Uneconomic Impact of Rising Fuel Taxes

The Economic Times     10th December 2020     Save    
QEP Pocket Notes

Context: Petrol has become costlier by 4% and diesel by 5% over the last 18 days, with oil retailers revising pump prices.

The paradoxical trend in fuel price:

  • The decline at the global level: Between March and December, Brent crude prices have fallen more than 3%.
  • Rise in domestic prices: Petrol and diesel prices have climbed 17% and 15% respectively.

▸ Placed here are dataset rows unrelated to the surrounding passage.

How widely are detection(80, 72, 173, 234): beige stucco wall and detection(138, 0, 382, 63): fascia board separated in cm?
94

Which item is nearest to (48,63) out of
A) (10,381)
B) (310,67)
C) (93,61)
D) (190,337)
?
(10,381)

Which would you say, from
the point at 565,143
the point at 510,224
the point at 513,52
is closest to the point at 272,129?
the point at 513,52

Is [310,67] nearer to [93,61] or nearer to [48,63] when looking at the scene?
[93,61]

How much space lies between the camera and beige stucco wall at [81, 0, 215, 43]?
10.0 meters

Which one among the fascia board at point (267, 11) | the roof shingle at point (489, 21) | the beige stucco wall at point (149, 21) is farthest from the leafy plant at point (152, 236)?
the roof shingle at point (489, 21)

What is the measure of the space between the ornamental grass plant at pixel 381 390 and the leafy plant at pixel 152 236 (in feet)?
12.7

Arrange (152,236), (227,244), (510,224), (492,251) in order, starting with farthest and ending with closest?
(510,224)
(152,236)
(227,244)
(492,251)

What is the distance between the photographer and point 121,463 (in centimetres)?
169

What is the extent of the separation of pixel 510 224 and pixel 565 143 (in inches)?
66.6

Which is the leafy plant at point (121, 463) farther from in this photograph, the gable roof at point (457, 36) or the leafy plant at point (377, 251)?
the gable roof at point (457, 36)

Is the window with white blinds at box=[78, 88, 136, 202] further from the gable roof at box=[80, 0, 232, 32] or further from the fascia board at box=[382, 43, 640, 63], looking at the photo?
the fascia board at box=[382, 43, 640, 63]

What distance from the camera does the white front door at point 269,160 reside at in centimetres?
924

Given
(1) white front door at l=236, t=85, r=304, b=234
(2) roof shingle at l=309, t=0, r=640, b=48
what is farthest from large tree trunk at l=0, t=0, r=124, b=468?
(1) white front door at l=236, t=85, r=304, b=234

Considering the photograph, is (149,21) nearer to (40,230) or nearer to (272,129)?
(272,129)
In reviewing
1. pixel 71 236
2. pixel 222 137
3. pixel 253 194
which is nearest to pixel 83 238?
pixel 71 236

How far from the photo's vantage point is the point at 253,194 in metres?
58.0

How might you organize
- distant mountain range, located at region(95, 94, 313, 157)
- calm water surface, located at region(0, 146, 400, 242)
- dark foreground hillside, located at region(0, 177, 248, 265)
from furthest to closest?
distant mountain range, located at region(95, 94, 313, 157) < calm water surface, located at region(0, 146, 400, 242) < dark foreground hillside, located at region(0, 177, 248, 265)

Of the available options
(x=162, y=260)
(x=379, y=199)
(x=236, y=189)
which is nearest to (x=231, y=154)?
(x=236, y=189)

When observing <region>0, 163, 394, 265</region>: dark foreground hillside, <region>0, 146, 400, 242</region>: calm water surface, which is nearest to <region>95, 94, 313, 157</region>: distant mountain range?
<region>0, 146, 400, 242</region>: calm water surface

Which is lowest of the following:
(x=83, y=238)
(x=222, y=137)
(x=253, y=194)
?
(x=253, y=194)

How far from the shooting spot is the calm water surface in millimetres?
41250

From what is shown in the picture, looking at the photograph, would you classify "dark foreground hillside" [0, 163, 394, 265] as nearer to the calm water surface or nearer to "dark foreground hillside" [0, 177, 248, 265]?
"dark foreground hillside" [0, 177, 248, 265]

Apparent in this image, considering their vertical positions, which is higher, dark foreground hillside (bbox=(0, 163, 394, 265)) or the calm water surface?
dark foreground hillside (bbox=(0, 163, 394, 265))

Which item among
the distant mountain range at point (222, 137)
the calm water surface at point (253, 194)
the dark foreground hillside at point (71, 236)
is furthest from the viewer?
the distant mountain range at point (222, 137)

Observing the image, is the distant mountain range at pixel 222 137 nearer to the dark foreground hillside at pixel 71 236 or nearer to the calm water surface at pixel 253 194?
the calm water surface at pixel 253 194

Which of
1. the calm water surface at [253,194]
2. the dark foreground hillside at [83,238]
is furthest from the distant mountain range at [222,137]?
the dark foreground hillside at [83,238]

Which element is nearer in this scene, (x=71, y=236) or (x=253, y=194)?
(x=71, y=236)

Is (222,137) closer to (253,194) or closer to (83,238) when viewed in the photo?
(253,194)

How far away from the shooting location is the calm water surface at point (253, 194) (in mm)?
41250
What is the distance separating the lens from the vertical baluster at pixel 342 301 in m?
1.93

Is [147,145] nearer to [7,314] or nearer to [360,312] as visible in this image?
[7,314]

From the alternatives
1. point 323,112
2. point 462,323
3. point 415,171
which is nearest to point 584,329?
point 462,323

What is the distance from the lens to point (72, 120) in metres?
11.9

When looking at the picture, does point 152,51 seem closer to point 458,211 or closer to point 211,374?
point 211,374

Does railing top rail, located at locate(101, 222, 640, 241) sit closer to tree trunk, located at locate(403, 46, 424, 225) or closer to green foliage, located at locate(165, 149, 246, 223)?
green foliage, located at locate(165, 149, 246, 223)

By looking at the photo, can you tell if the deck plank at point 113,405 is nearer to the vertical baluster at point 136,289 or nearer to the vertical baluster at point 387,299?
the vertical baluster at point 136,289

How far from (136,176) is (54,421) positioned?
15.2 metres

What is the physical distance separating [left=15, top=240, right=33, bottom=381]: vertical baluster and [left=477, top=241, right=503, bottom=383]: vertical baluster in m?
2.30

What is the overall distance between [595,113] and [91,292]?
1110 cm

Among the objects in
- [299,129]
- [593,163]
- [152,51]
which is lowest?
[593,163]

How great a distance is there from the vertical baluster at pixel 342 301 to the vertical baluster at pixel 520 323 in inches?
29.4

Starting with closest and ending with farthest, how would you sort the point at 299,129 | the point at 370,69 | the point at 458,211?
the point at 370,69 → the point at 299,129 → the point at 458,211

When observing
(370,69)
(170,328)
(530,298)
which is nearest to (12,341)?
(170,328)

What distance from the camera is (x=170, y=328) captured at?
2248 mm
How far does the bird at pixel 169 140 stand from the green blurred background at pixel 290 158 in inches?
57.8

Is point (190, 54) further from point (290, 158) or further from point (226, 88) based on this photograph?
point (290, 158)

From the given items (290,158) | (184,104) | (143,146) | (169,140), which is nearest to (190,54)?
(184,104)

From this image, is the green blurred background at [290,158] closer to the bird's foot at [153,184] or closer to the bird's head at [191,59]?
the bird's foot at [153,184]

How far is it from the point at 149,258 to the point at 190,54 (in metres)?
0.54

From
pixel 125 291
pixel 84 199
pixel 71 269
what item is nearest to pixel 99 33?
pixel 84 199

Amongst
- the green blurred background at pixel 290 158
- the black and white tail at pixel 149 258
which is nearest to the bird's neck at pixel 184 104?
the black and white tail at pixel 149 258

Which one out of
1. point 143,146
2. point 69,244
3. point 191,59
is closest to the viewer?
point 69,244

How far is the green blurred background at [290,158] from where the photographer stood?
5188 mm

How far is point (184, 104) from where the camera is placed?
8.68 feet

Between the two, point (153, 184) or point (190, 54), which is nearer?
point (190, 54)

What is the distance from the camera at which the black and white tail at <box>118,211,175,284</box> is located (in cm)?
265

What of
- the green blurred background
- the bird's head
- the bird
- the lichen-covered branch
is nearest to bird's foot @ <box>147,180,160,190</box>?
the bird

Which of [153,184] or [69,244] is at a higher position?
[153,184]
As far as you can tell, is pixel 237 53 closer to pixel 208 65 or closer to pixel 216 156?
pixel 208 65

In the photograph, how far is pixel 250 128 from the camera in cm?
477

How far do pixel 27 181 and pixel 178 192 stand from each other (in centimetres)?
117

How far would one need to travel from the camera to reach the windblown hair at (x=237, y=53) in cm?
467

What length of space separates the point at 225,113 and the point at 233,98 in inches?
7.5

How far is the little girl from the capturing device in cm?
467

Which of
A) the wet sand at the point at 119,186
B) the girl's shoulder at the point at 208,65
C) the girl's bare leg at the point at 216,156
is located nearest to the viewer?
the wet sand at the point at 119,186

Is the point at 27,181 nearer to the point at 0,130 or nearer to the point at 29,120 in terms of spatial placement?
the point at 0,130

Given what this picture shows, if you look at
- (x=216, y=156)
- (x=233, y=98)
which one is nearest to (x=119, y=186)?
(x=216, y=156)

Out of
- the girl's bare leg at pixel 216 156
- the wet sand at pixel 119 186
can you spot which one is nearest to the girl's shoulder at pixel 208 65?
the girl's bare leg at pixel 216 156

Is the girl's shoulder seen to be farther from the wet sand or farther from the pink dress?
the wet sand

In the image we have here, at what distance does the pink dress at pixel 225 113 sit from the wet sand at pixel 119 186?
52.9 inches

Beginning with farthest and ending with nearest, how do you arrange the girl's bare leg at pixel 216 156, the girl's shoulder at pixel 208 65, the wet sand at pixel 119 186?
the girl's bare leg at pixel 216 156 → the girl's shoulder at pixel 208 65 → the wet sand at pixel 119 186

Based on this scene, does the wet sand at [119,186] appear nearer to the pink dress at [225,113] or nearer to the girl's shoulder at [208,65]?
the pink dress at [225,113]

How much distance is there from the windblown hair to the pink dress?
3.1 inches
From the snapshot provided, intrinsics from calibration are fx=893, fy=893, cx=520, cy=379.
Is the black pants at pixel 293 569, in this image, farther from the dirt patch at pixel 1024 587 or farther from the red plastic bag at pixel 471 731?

Issues associated with high fuel prices:

  • Cascading impacts: Since fuels are not under GST, tax increases cascade into higher prices of everything.
    • Central excise duty and state value-added tax (VAT) amount to 63% and 58.6% of the retail prices of petrol and diesel respectively in Delhi.
  • Inhibits growth: Higher inflation prevents the central bank from lowering interest rates, thus inhibiting growth, to the extent the cost of money inhibits growth.
  • Hurts consumption: The share of indirect taxes net of subsidies in GDP goes up, hurting consumption in a year in which the poor already struggle to maintain their consumption.

Way Forward:

  • Bringing petro-fuels under GST: would prevent adding a tax on tax to the price of goods and services whose input costs include fuel.
    • A Non-VAT-able cess as a top-up: to factor in externalities such as pollution, can be considered.
    • Part of input taxes paid on automotive fuels would then be creditable, creating audit trails that should be pursued diligently to boost revenues.

Conclusion: Government must strike a balance as raising taxes on fuels pushes up retail prices and puts a squeeze on the real consumption of fixed income earners, in a year seeing a rise in poverty and job losses.